:: STATED TASK ::
Find the line containing "Given the image, does". Reproduce it and every line after it up to the end of the records, exactly as written.

▬▬▬

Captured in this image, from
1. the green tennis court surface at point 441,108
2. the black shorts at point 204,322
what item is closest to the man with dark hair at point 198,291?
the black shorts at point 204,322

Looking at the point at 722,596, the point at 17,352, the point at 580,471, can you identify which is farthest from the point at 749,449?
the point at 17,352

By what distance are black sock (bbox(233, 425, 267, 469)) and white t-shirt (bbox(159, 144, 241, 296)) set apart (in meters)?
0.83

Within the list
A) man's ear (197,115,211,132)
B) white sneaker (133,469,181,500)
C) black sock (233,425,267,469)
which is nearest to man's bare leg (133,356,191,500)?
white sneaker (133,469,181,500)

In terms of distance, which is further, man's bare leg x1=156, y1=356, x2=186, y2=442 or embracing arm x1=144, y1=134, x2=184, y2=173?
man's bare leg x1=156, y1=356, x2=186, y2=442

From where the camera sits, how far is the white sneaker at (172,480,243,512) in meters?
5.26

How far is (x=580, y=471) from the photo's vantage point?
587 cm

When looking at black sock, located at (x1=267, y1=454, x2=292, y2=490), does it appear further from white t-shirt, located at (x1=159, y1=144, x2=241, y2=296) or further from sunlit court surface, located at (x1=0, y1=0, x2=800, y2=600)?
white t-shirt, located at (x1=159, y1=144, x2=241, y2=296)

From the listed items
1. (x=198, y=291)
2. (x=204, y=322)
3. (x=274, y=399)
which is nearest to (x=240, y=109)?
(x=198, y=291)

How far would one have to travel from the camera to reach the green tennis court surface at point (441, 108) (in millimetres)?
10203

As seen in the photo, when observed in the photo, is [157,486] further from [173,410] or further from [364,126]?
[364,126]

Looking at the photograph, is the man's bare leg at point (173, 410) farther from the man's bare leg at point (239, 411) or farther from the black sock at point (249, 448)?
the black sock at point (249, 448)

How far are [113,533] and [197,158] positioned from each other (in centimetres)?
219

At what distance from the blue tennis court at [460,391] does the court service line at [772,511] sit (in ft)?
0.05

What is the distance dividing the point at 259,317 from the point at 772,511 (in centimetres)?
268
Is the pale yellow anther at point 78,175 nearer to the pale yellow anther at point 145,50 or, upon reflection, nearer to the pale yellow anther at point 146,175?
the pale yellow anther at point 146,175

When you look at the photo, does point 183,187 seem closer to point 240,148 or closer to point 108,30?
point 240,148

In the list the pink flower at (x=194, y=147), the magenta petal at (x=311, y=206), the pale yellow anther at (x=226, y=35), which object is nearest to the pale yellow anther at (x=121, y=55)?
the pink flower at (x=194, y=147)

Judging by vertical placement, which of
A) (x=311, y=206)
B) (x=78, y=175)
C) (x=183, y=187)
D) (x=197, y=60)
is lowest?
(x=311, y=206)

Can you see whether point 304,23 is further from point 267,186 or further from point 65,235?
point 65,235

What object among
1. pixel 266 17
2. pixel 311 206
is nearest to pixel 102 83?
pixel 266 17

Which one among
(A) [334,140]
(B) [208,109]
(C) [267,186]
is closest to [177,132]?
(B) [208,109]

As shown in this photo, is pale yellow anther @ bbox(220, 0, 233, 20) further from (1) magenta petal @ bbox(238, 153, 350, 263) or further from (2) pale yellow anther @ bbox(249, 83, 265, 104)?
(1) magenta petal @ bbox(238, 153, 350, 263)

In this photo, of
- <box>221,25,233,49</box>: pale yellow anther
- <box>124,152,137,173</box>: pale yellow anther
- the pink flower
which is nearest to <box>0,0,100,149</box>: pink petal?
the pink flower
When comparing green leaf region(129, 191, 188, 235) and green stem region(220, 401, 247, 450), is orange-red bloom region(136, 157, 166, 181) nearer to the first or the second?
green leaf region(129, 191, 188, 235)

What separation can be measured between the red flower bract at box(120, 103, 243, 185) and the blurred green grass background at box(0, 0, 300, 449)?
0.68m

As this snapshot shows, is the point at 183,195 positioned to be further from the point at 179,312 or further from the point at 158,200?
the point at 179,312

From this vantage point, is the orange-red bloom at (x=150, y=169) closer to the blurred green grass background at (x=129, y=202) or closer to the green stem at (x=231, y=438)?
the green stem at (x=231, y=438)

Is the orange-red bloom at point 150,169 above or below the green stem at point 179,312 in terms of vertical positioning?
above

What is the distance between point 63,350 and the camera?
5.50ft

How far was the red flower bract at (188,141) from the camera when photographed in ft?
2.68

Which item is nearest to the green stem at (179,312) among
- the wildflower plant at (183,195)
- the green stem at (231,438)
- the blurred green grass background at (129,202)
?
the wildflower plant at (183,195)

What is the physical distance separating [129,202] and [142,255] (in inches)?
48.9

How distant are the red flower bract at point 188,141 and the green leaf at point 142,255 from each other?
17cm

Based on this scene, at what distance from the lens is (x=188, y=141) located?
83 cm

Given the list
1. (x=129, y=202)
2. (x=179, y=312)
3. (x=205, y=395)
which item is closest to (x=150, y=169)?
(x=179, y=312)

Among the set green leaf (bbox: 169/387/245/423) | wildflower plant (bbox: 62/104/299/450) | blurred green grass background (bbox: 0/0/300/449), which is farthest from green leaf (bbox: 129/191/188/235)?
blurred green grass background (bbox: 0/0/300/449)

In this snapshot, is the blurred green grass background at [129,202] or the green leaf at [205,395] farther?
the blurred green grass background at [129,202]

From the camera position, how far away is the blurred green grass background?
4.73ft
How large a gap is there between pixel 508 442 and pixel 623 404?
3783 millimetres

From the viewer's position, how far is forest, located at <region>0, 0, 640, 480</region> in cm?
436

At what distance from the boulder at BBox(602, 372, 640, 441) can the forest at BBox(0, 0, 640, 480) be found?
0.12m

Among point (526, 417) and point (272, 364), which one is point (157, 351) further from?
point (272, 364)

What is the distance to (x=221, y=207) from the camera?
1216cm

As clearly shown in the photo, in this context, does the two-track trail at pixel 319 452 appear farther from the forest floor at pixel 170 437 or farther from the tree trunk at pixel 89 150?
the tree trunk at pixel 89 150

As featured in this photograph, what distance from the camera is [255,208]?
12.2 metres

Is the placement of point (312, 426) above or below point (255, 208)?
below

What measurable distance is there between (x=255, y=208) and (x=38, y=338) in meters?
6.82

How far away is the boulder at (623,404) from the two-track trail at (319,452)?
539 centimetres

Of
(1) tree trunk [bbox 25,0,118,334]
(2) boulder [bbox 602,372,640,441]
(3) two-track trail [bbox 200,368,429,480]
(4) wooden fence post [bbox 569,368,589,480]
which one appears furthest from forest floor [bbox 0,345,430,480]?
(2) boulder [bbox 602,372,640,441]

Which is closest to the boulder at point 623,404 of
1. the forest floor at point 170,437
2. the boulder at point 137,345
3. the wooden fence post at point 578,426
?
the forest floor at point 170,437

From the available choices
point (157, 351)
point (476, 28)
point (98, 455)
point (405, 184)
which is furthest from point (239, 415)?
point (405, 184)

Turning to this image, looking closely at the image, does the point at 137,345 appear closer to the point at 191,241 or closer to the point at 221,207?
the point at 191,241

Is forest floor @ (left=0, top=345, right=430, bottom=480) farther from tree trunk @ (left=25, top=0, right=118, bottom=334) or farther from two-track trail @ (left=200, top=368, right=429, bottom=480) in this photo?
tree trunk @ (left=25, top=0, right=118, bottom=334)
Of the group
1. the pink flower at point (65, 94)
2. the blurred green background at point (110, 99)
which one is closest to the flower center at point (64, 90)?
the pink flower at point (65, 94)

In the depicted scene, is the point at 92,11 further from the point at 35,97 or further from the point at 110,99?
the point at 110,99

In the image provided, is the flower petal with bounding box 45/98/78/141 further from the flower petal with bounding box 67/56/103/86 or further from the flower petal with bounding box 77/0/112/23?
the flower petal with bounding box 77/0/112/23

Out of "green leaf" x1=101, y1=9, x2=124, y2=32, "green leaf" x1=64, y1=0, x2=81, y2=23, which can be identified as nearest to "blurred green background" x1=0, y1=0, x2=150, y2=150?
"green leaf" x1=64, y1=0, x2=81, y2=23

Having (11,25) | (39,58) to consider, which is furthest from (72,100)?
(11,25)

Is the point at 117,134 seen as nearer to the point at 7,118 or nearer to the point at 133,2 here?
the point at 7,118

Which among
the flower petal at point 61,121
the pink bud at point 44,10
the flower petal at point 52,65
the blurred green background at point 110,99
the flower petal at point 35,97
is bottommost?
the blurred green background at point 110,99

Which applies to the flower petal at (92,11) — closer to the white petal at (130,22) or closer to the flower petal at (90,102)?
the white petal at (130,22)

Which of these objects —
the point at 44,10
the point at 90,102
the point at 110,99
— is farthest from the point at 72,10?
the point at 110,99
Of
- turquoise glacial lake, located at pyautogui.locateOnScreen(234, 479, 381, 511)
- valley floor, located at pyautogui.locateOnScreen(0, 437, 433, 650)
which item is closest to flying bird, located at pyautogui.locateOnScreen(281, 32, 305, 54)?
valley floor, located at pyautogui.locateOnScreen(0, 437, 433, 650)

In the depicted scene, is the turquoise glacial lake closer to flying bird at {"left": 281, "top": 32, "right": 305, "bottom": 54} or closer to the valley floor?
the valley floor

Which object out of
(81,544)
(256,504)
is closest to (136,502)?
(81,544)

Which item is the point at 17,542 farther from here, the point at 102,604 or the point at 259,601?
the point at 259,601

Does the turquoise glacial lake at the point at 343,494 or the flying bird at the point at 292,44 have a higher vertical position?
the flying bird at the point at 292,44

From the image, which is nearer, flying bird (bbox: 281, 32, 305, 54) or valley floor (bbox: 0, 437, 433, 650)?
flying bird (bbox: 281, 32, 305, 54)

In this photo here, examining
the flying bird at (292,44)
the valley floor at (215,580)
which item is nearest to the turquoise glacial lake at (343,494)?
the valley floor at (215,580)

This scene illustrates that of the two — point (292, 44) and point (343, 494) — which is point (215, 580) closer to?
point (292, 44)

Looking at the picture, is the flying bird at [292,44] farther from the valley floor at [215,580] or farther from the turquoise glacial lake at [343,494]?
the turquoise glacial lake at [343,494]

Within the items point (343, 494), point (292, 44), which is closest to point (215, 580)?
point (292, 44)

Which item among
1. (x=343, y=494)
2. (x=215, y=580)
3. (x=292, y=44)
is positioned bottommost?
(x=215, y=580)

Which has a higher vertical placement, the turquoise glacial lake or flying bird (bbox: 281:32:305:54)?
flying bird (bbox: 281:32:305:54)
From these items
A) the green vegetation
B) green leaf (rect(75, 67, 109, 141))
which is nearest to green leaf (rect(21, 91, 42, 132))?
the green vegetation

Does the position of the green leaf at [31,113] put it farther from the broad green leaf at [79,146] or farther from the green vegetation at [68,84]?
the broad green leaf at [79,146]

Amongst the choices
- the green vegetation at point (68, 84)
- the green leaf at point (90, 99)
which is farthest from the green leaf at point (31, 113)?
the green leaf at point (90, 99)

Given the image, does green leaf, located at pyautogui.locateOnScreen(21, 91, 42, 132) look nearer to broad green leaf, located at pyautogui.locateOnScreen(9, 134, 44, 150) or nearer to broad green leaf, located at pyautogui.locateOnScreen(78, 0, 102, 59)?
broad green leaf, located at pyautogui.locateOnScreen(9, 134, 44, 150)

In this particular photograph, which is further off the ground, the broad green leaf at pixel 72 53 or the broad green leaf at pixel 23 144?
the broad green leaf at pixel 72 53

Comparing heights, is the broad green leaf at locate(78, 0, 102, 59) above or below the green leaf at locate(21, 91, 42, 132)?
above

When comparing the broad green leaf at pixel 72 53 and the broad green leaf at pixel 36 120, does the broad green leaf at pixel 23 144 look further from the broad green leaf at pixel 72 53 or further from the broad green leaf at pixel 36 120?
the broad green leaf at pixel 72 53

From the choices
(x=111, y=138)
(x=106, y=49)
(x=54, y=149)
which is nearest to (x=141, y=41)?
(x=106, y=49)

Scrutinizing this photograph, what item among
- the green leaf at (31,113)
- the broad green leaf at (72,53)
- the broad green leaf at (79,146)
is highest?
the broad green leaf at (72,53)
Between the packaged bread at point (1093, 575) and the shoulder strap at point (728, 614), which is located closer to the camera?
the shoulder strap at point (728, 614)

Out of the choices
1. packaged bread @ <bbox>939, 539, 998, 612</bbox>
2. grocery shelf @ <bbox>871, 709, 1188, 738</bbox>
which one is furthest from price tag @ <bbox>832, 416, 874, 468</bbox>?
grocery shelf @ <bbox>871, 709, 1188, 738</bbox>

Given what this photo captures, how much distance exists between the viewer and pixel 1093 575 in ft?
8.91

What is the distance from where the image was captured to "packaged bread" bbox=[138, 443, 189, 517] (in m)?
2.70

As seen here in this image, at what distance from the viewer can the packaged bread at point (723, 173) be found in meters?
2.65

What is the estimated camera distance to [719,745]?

▬▬▬

:: RESPONSE ::
Given the image, does green leaf, located at pyautogui.locateOnScreen(21, 91, 42, 132) look nearer to broad green leaf, located at pyautogui.locateOnScreen(9, 134, 44, 150) or nearer to broad green leaf, located at pyautogui.locateOnScreen(78, 0, 102, 59)?
broad green leaf, located at pyautogui.locateOnScreen(9, 134, 44, 150)

In this particular photograph, which is further off the ground, the broad green leaf at pixel 72 53 or the broad green leaf at pixel 23 144?
the broad green leaf at pixel 72 53

Comparing heights, is the broad green leaf at locate(78, 0, 102, 59) above or below the green leaf at locate(21, 91, 42, 132)?
above

When comparing the broad green leaf at pixel 72 53 and the broad green leaf at pixel 36 120, does the broad green leaf at pixel 23 144 look further from the broad green leaf at pixel 72 53 or further from the broad green leaf at pixel 36 120?
the broad green leaf at pixel 72 53

From the choices
(x=111, y=138)
(x=106, y=49)
(x=54, y=149)
which is nearest to (x=141, y=41)?
(x=106, y=49)

Scrutinizing this photograph, what item among
- the green leaf at (31,113)
- the broad green leaf at (72,53)
- the broad green leaf at (79,146)
is highest?
the broad green leaf at (72,53)
Between the packaged bread at point (1093, 575) and the shoulder strap at point (728, 614), which is located closer to the camera?
the shoulder strap at point (728, 614)

Out of the choices
1. packaged bread @ <bbox>939, 539, 998, 612</bbox>
2. grocery shelf @ <bbox>871, 709, 1188, 738</bbox>
which one is furthest from price tag @ <bbox>832, 416, 874, 468</bbox>?
grocery shelf @ <bbox>871, 709, 1188, 738</bbox>

Given what this photo captures, how much distance exists between the viewer and pixel 1093 575 in ft?
8.91

What is the distance from where the image was captured to "packaged bread" bbox=[138, 443, 189, 517] (in m)?
2.70

As seen here in this image, at what distance from the viewer can the packaged bread at point (723, 173) be found in meters?
2.65

What is the estimated camera distance to [719,745]?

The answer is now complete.